* WRITTEN PROBLEM *
Restate all of the data exactly.

——

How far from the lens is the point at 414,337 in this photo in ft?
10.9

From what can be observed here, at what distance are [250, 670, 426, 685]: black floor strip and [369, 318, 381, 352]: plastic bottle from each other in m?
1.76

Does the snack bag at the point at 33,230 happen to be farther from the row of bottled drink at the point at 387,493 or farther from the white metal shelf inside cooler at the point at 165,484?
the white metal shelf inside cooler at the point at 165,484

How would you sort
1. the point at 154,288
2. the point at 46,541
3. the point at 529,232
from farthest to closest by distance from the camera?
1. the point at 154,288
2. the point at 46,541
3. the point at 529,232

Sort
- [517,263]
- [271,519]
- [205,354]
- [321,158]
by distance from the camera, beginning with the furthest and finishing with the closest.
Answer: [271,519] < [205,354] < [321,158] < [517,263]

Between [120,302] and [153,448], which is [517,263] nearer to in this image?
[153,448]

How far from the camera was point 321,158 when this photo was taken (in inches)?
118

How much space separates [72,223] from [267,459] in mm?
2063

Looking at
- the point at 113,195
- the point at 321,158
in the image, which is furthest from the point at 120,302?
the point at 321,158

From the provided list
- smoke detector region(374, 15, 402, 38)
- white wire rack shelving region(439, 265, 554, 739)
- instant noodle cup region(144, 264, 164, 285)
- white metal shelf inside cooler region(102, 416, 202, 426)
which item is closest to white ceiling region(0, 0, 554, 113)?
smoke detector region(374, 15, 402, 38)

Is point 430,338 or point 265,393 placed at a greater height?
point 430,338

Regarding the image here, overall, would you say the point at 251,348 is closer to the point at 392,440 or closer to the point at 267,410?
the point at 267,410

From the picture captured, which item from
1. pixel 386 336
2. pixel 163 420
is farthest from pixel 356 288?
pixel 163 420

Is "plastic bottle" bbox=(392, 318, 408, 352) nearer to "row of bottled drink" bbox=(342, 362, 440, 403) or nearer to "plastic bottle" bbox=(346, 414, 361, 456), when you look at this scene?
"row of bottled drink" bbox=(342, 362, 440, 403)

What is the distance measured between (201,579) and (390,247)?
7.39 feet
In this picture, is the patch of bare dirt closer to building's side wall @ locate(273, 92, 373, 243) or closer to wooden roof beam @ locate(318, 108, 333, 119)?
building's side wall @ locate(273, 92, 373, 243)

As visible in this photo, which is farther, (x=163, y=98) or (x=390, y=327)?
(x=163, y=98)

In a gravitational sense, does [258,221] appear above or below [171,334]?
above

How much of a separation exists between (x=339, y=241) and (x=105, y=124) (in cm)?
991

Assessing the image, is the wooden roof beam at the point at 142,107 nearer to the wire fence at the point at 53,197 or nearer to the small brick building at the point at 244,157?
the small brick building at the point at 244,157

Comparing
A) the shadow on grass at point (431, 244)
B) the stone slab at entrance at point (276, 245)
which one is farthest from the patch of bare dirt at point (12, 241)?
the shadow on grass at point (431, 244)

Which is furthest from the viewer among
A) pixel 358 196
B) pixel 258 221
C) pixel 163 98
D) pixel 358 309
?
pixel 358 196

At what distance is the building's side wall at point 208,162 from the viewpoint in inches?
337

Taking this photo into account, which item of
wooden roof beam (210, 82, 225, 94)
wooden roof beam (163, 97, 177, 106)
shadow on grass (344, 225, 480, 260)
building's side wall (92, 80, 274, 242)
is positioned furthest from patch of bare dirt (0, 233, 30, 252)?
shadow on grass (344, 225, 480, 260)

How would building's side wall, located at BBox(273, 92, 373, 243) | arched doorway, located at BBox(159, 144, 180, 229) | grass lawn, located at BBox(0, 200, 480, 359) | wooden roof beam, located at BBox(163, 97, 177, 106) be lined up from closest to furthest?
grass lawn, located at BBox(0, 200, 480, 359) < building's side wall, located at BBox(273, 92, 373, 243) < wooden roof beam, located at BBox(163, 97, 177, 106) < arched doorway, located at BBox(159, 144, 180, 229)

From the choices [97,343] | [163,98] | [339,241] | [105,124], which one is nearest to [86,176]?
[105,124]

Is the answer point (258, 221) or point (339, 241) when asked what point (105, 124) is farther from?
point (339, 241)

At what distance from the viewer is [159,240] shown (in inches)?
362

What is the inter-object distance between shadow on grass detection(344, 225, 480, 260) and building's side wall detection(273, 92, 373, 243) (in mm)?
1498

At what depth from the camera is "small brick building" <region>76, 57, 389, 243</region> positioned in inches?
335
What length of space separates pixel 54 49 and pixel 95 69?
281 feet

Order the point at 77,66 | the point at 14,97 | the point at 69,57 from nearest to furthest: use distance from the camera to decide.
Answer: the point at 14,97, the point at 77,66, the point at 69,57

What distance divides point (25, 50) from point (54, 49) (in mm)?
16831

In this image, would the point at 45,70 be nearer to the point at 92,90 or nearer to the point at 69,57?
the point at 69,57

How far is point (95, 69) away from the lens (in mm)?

——

* SOLUTION FOR THIS TASK *
How far from the lens is the point at 414,337 in this photo in ft?
10.9

From what can be observed here, at what distance are [250, 670, 426, 685]: black floor strip and [369, 318, 381, 352]: plastic bottle from each other in m?
1.76

Does the snack bag at the point at 33,230 happen to be farther from the row of bottled drink at the point at 387,493 or farther from the white metal shelf inside cooler at the point at 165,484?
the white metal shelf inside cooler at the point at 165,484

How would you sort
1. the point at 154,288
2. the point at 46,541
3. the point at 529,232
from farthest to closest by distance from the camera?
1. the point at 154,288
2. the point at 46,541
3. the point at 529,232

Sort
- [517,263]
- [271,519]
- [205,354]
- [321,158]
by distance from the camera, beginning with the furthest and finishing with the closest.
Answer: [271,519] < [205,354] < [321,158] < [517,263]

Between [120,302] and [153,448], which is [517,263] nearer to in this image?
[153,448]

How far from the camera was point 321,158 when this photo was taken (in inches)?
118

How much space separates [72,223] from [267,459] in mm?
2063

Looking at
- the point at 113,195
- the point at 321,158
in the image, which is furthest from the point at 120,302?
the point at 321,158

From the provided list
- smoke detector region(374, 15, 402, 38)
- white wire rack shelving region(439, 265, 554, 739)
- instant noodle cup region(144, 264, 164, 285)
- white metal shelf inside cooler region(102, 416, 202, 426)
which item is closest to white ceiling region(0, 0, 554, 113)?
smoke detector region(374, 15, 402, 38)

Is point 430,338 or point 265,393 placed at a greater height?
point 430,338

Regarding the image here, overall, would you say the point at 251,348 is closer to the point at 392,440 or closer to the point at 267,410?
the point at 267,410

From the picture captured, which item from
1. pixel 386 336
2. pixel 163 420
is farthest from pixel 356 288?
pixel 163 420

Is "plastic bottle" bbox=(392, 318, 408, 352) nearer to "row of bottled drink" bbox=(342, 362, 440, 403) or nearer to "plastic bottle" bbox=(346, 414, 361, 456), when you look at this scene?
"row of bottled drink" bbox=(342, 362, 440, 403)

What is the distance measured between (201,579) and (390,247)?
7.39 feet
In this picture, is the patch of bare dirt closer to building's side wall @ locate(273, 92, 373, 243) or closer to wooden roof beam @ locate(318, 108, 333, 119)?
building's side wall @ locate(273, 92, 373, 243)

As visible in this photo, which is farther, (x=163, y=98) or (x=390, y=327)?
(x=163, y=98)

In a gravitational sense, does [258,221] appear above or below [171,334]?
above

How much of a separation exists between (x=339, y=241) and (x=105, y=124) (in cm)?
991

Assessing the image, is the wooden roof beam at the point at 142,107 nearer to the wire fence at the point at 53,197 or nearer to the small brick building at the point at 244,157?
the small brick building at the point at 244,157

Comparing
A) the shadow on grass at point (431, 244)
B) the stone slab at entrance at point (276, 245)
which one is farthest from the patch of bare dirt at point (12, 241)?
the shadow on grass at point (431, 244)

Which is furthest from the viewer among
A) pixel 358 196
B) pixel 258 221
C) pixel 163 98
D) pixel 358 309
?
pixel 358 196

At what distance is the building's side wall at point 208,162 from the viewpoint in inches?
337

Taking this photo into account, which item of
wooden roof beam (210, 82, 225, 94)
wooden roof beam (163, 97, 177, 106)
shadow on grass (344, 225, 480, 260)
building's side wall (92, 80, 274, 242)
is positioned furthest from patch of bare dirt (0, 233, 30, 252)?
shadow on grass (344, 225, 480, 260)

How would building's side wall, located at BBox(273, 92, 373, 243) | arched doorway, located at BBox(159, 144, 180, 229) | grass lawn, located at BBox(0, 200, 480, 359) | wooden roof beam, located at BBox(163, 97, 177, 106) be lined up from closest to furthest?
grass lawn, located at BBox(0, 200, 480, 359) < building's side wall, located at BBox(273, 92, 373, 243) < wooden roof beam, located at BBox(163, 97, 177, 106) < arched doorway, located at BBox(159, 144, 180, 229)

From the choices [97,343] | [163,98] | [339,241] | [105,124], which one is nearest to [86,176]?
[105,124]

Is the answer point (258, 221) or point (339, 241) when asked what point (105, 124) is farther from?
point (339, 241)

At what distance from the viewer is [159,240] shown (in inches)?
362

What is the inter-object distance between shadow on grass detection(344, 225, 480, 260) and building's side wall detection(273, 92, 373, 243) (in mm)?
1498

At what depth from the camera is "small brick building" <region>76, 57, 389, 243</region> positioned in inches?
335
What length of space separates pixel 54 49 and pixel 95 69?
281 feet

Order the point at 77,66 | the point at 14,97 | the point at 69,57 from nearest to furthest: use distance from the camera to decide.
Answer: the point at 14,97, the point at 77,66, the point at 69,57

What distance divides point (25, 50) from point (54, 49) (in mm)?
16831

In this image, would the point at 45,70 be nearer to the point at 92,90 or nearer to the point at 69,57?
the point at 69,57

How far is point (95, 69) away from the lens (in mm)?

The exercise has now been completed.